§ **Records shown**
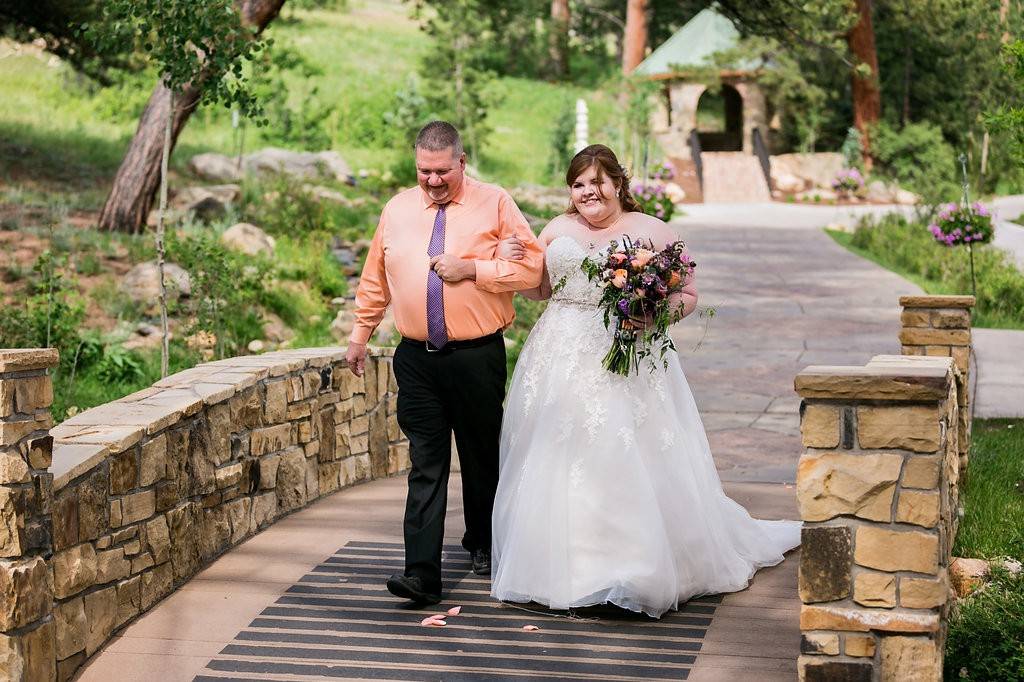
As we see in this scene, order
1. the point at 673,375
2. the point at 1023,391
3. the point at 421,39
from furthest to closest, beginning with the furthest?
the point at 421,39 → the point at 1023,391 → the point at 673,375

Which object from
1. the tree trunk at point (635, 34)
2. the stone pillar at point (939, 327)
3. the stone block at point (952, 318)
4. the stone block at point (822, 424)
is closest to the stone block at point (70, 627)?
the stone block at point (822, 424)

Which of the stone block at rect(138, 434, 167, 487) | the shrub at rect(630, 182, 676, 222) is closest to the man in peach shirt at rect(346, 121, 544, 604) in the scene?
the stone block at rect(138, 434, 167, 487)

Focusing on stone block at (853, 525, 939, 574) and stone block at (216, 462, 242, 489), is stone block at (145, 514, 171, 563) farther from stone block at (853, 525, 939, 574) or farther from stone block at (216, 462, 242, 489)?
stone block at (853, 525, 939, 574)

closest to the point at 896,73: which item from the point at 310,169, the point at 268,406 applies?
the point at 310,169

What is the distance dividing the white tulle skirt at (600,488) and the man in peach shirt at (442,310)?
0.24 meters

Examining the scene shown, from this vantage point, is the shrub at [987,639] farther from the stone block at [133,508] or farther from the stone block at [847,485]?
the stone block at [133,508]

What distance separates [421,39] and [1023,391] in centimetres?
3703

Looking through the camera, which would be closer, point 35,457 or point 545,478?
point 35,457

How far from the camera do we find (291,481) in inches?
301

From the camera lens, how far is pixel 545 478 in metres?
5.85

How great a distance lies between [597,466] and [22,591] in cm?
241

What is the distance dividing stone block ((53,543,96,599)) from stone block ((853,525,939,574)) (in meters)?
2.82

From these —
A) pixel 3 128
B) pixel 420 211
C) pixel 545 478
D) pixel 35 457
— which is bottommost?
pixel 545 478

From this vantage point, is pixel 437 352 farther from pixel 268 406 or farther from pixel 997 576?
pixel 997 576
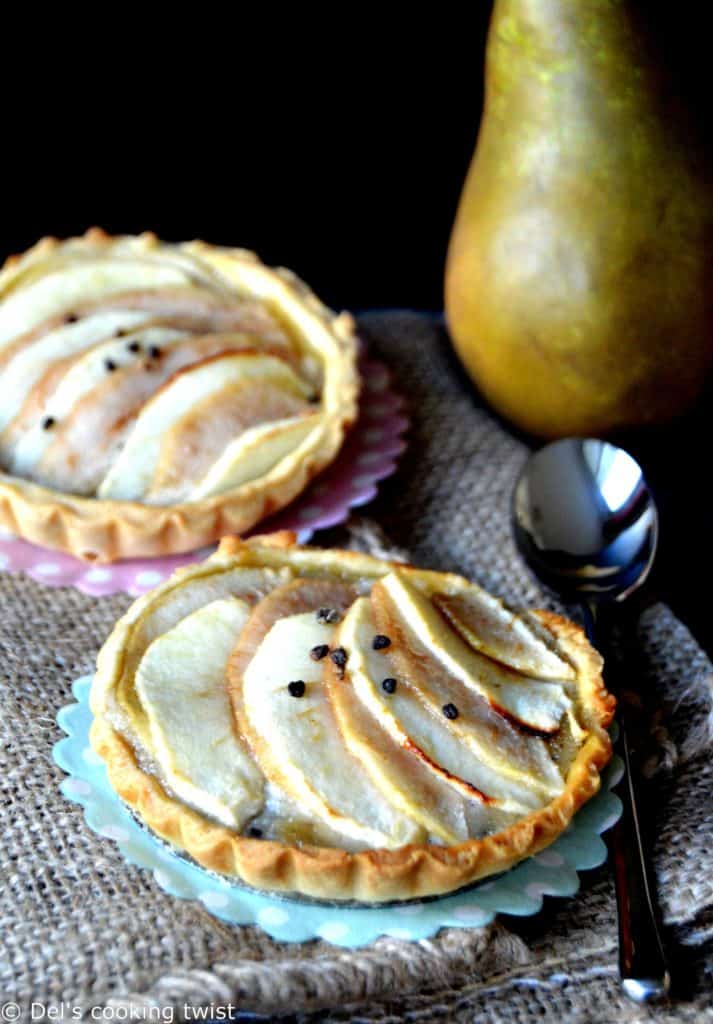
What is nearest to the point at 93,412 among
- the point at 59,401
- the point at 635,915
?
the point at 59,401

§ **What the task requires**
Beginning with the line that holds "What is the distance dividing the" and ending with the last line of the material above, extract every line exactly, pictures excluded.

§ **Finished task**
What is the distance dividing the white tulle skirt at (600,488) and the man in peach shirt at (442,310)?
0.24 meters

Examining the scene shown, from this vantage point, is the shrub at [987,639] farther from the stone block at [133,508] or farther from the stone block at [847,485]?
the stone block at [133,508]

What distance separates [421,39] and [1023,391] in centimetres?
3703

Looking through the camera, which would be closer, point 35,457 or point 545,478?
point 35,457

How far from the camera do we find (291,481) in inches?
301

From the camera lens, how far is pixel 545 478 in metres?
5.85

How great a distance lies between [597,466] and [22,591] in cm?
241

What is the distance dividing stone block ((53,543,96,599)) from stone block ((853,525,939,574)) (in meters)?
2.82

From these —
A) pixel 3 128
B) pixel 420 211
C) pixel 545 478
D) pixel 35 457
— which is bottommost?
pixel 545 478

From this vantage point, is pixel 437 352 farther from pixel 268 406 or farther from pixel 997 576?
pixel 997 576
What is nearest to the point at 93,412 among
- the point at 59,401
- the point at 635,915
?
the point at 59,401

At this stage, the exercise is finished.